:: Aim ::
Retype all of the rows below word for word, but leave the pictures out.

* Start *

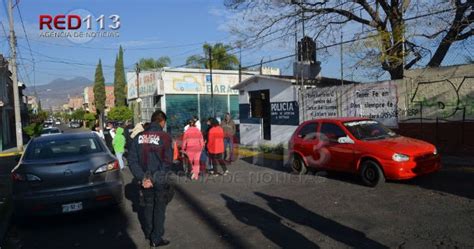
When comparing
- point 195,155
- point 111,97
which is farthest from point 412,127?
point 111,97

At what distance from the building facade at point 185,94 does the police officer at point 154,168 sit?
1075 inches

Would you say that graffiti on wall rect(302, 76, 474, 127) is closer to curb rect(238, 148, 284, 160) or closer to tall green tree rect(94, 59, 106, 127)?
curb rect(238, 148, 284, 160)

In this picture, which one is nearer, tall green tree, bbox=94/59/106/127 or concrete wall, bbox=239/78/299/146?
concrete wall, bbox=239/78/299/146

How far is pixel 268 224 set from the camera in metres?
6.33

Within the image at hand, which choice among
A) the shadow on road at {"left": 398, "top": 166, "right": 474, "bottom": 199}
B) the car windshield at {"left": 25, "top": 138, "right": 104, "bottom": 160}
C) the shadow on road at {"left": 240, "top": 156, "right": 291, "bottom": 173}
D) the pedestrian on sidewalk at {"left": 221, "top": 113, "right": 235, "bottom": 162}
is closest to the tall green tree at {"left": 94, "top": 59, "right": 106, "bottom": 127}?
the shadow on road at {"left": 240, "top": 156, "right": 291, "bottom": 173}

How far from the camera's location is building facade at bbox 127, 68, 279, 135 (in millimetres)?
34219

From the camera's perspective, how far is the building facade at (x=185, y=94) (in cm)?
3422

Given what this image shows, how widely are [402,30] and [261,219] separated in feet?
34.4

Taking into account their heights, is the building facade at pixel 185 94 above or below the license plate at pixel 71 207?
above

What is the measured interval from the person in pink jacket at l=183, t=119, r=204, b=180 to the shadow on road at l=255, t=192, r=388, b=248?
3.24m

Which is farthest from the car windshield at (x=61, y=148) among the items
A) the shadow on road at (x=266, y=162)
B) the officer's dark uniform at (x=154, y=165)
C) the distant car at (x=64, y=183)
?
the shadow on road at (x=266, y=162)

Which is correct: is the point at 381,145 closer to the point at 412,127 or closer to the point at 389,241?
the point at 389,241

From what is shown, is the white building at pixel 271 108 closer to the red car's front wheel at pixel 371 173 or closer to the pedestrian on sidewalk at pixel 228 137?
the pedestrian on sidewalk at pixel 228 137

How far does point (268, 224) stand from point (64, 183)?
3342mm
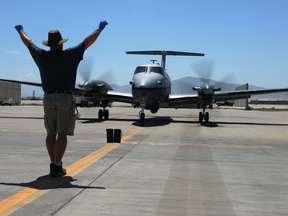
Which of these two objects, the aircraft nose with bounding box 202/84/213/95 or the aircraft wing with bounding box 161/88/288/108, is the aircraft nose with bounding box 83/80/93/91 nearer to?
the aircraft wing with bounding box 161/88/288/108

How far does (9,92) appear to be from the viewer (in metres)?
56.2

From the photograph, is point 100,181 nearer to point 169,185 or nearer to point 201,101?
point 169,185

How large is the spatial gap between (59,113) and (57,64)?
2.59ft

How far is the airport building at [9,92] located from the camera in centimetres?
5401

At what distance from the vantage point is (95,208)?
327 cm

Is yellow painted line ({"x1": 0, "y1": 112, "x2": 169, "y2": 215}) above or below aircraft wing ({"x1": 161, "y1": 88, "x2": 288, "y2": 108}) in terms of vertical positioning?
below

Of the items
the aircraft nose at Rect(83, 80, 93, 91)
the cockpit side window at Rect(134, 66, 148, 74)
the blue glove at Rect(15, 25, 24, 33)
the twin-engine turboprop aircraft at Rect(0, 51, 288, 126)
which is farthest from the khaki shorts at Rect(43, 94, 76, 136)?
the aircraft nose at Rect(83, 80, 93, 91)

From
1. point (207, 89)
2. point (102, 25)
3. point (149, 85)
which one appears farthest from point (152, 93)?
point (102, 25)

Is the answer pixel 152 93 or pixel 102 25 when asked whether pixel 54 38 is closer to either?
pixel 102 25

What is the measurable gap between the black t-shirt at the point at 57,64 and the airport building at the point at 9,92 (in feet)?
177

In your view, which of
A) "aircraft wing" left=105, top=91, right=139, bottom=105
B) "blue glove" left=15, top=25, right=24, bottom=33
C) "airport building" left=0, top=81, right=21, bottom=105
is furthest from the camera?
"airport building" left=0, top=81, right=21, bottom=105

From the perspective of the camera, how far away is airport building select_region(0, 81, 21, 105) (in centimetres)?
5401

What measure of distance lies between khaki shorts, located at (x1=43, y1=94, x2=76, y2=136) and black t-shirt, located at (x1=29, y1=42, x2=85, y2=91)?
0.18 m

* End *

:: Reply ::
When comparing
- point 195,155
- point 111,97
which is farthest from point 412,127?
point 111,97

At what distance from the building facade at point 185,94 does the police officer at point 154,168 sit?
1075 inches

Would you say that graffiti on wall rect(302, 76, 474, 127) is closer to curb rect(238, 148, 284, 160) or closer to tall green tree rect(94, 59, 106, 127)?
curb rect(238, 148, 284, 160)

In this picture, which one is nearer, tall green tree, bbox=94/59/106/127 or concrete wall, bbox=239/78/299/146?
concrete wall, bbox=239/78/299/146

How far is pixel 268 224 set from the camera in metres?
6.33

Within the image at hand, which choice among
A) the shadow on road at {"left": 398, "top": 166, "right": 474, "bottom": 199}
B) the car windshield at {"left": 25, "top": 138, "right": 104, "bottom": 160}
C) the shadow on road at {"left": 240, "top": 156, "right": 291, "bottom": 173}
D) the pedestrian on sidewalk at {"left": 221, "top": 113, "right": 235, "bottom": 162}
is closest to the tall green tree at {"left": 94, "top": 59, "right": 106, "bottom": 127}?
the shadow on road at {"left": 240, "top": 156, "right": 291, "bottom": 173}

How far from the camera's location is building facade at bbox 127, 68, 279, 135 (in millimetres)?
34219

From the camera's perspective, how far is the building facade at (x=185, y=94) (in cm)?
3422

Given what this image shows, how widely are [402,30] and [261,219] separated in feet?
34.4

Taking into account their heights, is the building facade at pixel 185 94 above or below the license plate at pixel 71 207?
above

What is the measured interval from the person in pink jacket at l=183, t=119, r=204, b=180 to the shadow on road at l=255, t=192, r=388, b=248?
3.24m

Which is farthest from the car windshield at (x=61, y=148) among the items
A) the shadow on road at (x=266, y=162)
B) the officer's dark uniform at (x=154, y=165)
C) the distant car at (x=64, y=183)
?
the shadow on road at (x=266, y=162)

Which is correct: is the point at 381,145 closer to the point at 412,127 or closer to the point at 389,241?
the point at 389,241

From what is shown, is the white building at pixel 271 108 closer to the red car's front wheel at pixel 371 173 or closer to the pedestrian on sidewalk at pixel 228 137?
the pedestrian on sidewalk at pixel 228 137

How far does point (268, 224) stand from point (64, 183)?
3342mm
Which of these two objects, the aircraft nose with bounding box 202/84/213/95 or the aircraft wing with bounding box 161/88/288/108, is the aircraft nose with bounding box 83/80/93/91 nearer to?
the aircraft wing with bounding box 161/88/288/108

How far does (9,92) appear to be from the viewer (in metres)?
56.2

From the photograph, is point 100,181 nearer to point 169,185 or nearer to point 201,101?
point 169,185

How large is the spatial gap between (59,113) and (57,64)?
2.59ft

How far is the airport building at [9,92] located from the camera in centimetres?
5401

At what distance from the vantage point is (95,208)?
327 cm

Is yellow painted line ({"x1": 0, "y1": 112, "x2": 169, "y2": 215}) above or below aircraft wing ({"x1": 161, "y1": 88, "x2": 288, "y2": 108}) in terms of vertical positioning?
below

Of the items
the aircraft nose at Rect(83, 80, 93, 91)
the cockpit side window at Rect(134, 66, 148, 74)
the blue glove at Rect(15, 25, 24, 33)
the twin-engine turboprop aircraft at Rect(0, 51, 288, 126)
which is farthest from the khaki shorts at Rect(43, 94, 76, 136)?
the aircraft nose at Rect(83, 80, 93, 91)

From
1. point (207, 89)
2. point (102, 25)
3. point (149, 85)
which one appears farthest from point (152, 93)?
point (102, 25)

Is the answer pixel 152 93 or pixel 102 25 when asked whether pixel 54 38 is closer to either?
pixel 102 25

What is the measurable gap between the black t-shirt at the point at 57,64 and the airport building at the point at 9,92 (in feet)?
177

In your view, which of
A) "aircraft wing" left=105, top=91, right=139, bottom=105
B) "blue glove" left=15, top=25, right=24, bottom=33
C) "airport building" left=0, top=81, right=21, bottom=105
is furthest from the camera?
"airport building" left=0, top=81, right=21, bottom=105

From the perspective of the camera, how far away is airport building select_region(0, 81, 21, 105) (in centimetres)?
5401

What measure of distance lies between khaki shorts, located at (x1=43, y1=94, x2=76, y2=136) and black t-shirt, located at (x1=29, y1=42, x2=85, y2=91)?
0.18 m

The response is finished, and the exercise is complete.